I know authors who play this game…and I’ve never really understood it. Casting is such an art form, and actors are constantly surprising me with their ability to transcend a “type.” (Well, except for Tom Cruise, but that’s a given.) I used to write plays and I was constantly humbled by the vision directors and actors brought to the stage as they made my story and my people come alive in ways I never would have imagined. I’d be grateful for anyone. Well, except Tom Cruise.

So, is there anything else people need to know about The Honeymoon Homicides?

Only that, as with all my other books, it takes a village. My publisher and editor both keep me on-track and warn me when I’m getting too close to the edge or painting myself into a corner — thanks to them I spend a lot of revision time playing whack-a-mole with plot holes. I am grateful for all the many people who help me get these books right, and any mistakes are mine alone.

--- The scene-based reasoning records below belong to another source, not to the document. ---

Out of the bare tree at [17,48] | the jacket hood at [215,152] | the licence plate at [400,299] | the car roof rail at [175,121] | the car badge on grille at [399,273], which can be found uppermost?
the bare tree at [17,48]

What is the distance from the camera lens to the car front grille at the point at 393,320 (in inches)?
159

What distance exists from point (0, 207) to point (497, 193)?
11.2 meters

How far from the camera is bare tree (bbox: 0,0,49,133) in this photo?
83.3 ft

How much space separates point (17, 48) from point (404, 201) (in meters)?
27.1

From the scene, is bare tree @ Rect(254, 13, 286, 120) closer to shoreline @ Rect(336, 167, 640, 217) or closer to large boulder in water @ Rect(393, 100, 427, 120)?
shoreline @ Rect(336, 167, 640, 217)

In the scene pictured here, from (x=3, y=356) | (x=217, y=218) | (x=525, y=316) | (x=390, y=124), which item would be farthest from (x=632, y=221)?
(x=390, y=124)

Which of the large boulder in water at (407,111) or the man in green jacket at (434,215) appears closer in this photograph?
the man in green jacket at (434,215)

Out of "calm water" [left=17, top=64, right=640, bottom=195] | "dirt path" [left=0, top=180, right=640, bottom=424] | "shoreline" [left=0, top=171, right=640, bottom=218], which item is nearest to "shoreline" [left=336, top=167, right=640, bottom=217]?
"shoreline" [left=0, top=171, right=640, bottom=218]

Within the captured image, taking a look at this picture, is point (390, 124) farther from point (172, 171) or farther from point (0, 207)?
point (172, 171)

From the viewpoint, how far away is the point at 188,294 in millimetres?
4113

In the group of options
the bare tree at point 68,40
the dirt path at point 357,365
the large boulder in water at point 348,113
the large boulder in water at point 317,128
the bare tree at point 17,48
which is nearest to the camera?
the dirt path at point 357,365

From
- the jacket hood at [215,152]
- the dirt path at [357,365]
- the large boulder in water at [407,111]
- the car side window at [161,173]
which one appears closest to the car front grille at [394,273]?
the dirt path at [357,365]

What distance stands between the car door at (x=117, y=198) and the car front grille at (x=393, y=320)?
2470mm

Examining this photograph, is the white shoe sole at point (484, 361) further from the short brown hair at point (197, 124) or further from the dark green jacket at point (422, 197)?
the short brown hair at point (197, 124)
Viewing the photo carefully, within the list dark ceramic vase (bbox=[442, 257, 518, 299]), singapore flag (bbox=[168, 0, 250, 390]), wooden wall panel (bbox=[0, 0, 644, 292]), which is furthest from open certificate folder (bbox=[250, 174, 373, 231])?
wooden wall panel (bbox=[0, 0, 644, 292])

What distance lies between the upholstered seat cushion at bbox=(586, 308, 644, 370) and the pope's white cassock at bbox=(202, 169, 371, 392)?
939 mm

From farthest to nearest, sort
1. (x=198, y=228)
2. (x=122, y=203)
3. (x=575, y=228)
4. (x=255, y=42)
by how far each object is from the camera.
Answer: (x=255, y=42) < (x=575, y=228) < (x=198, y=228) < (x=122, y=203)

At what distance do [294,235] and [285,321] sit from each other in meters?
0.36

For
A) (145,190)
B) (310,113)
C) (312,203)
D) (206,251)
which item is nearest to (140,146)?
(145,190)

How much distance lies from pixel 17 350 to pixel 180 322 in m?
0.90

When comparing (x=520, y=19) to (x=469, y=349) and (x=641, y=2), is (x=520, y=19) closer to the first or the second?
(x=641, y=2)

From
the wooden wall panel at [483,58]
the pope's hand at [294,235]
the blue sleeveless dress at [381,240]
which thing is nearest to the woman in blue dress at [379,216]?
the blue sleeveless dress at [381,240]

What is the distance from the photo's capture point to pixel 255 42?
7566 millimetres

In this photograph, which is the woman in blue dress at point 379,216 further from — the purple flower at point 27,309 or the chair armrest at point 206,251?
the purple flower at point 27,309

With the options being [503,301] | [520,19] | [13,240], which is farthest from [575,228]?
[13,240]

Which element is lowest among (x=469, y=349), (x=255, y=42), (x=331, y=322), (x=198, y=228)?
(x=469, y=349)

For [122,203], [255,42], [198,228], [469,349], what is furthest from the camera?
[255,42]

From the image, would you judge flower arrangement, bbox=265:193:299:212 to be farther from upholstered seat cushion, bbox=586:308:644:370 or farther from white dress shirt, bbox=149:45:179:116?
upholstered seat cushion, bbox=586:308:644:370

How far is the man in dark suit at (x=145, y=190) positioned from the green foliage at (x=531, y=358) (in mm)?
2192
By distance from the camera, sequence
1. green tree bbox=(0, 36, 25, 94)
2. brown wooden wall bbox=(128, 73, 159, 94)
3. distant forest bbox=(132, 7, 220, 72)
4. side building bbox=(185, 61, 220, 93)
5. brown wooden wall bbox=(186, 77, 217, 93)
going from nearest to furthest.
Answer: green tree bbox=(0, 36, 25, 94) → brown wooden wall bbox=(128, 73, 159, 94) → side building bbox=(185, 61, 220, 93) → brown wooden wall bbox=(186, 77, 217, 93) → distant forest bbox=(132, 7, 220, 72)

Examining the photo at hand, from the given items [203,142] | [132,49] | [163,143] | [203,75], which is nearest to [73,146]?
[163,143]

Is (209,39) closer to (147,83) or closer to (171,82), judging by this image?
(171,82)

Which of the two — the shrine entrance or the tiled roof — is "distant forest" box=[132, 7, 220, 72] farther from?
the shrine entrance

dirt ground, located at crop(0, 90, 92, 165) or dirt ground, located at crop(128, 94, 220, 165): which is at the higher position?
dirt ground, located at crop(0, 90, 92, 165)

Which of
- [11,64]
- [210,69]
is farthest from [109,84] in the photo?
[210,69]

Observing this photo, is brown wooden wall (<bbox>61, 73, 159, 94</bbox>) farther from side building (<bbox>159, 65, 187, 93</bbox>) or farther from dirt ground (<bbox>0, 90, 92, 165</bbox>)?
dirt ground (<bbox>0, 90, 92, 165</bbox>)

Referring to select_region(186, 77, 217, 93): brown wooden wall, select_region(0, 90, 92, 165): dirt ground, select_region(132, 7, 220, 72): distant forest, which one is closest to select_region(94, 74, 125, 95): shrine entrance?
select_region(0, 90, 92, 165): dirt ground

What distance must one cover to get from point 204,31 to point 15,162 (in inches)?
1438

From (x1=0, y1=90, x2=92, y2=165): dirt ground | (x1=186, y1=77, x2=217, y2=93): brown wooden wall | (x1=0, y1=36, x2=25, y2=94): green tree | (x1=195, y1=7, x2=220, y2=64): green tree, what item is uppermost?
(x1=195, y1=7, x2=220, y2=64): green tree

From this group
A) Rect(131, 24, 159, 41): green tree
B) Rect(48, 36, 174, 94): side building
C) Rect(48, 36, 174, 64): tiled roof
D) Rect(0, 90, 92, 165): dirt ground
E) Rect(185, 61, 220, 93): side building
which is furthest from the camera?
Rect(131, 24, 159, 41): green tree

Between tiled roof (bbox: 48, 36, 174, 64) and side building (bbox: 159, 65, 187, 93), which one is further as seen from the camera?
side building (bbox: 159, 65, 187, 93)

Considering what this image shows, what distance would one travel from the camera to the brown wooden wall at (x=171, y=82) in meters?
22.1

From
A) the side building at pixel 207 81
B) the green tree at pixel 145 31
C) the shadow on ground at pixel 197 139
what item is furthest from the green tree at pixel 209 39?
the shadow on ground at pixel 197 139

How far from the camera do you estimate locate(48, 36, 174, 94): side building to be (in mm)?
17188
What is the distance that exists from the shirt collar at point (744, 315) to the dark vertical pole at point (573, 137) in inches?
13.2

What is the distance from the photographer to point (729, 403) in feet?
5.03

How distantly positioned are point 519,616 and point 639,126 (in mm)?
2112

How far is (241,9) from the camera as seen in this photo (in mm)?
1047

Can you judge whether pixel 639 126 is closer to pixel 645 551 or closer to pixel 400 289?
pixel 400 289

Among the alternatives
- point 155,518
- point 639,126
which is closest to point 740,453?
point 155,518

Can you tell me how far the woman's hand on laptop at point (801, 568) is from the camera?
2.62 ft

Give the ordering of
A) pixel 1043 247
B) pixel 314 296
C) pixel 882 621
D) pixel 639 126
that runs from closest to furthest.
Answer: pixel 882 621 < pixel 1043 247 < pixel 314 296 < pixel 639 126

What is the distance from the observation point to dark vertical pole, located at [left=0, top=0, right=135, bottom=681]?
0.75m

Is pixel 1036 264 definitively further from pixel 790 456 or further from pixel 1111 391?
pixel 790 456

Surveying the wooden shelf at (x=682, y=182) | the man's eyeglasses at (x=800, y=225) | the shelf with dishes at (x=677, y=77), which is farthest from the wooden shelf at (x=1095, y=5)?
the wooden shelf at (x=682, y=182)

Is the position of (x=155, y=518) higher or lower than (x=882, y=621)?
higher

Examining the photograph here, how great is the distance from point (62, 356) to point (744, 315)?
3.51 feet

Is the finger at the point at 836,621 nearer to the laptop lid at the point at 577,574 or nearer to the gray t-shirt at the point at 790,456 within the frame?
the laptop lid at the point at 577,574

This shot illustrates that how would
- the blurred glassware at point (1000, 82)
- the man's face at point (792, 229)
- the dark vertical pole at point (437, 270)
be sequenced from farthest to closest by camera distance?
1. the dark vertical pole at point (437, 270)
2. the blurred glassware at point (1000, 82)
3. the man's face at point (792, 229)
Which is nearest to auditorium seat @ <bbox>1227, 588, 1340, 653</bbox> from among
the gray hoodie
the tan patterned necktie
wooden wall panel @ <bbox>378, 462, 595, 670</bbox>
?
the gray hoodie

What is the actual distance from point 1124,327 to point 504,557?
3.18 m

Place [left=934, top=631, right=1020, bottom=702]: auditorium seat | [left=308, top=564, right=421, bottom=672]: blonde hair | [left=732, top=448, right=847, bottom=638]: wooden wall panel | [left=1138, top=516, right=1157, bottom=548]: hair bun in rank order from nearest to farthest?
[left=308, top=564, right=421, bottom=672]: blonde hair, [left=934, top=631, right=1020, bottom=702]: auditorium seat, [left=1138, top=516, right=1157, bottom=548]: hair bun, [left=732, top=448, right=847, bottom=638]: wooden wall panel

Jeannette de Beauvoir The Honeymoon Homicides Provincetown Mysteries

Finally, if someone enjoys The Honeymoon Homicides, and they’ve already read the other Provincetown Mysteries novels, which of your other books would you recommend they check out next?

I love my dual-timeline Montréal-based mysteries, Asylum and Deadly Jewels.

But I’m also beginning a new series, hopefully making its debut next year, that will also have more than one timeline, though with a twist. The first novel in that series takes place in Nepal and particularly at Everest Base Camp, and I’m very excited about it. So watch for that.



2 replies on “Exclusive Interview: “The Honeymoon Homicides” Author Jeannette de Beauvoir”

I absolutely LiOVE. THIS SERIES OF BOOKS! Fun light reading! It is great to visualize the places so close to my heart! Your books are fantastic.
Asylum although wel written was a heavy subject to read.
Jeannette you are incredibly talented.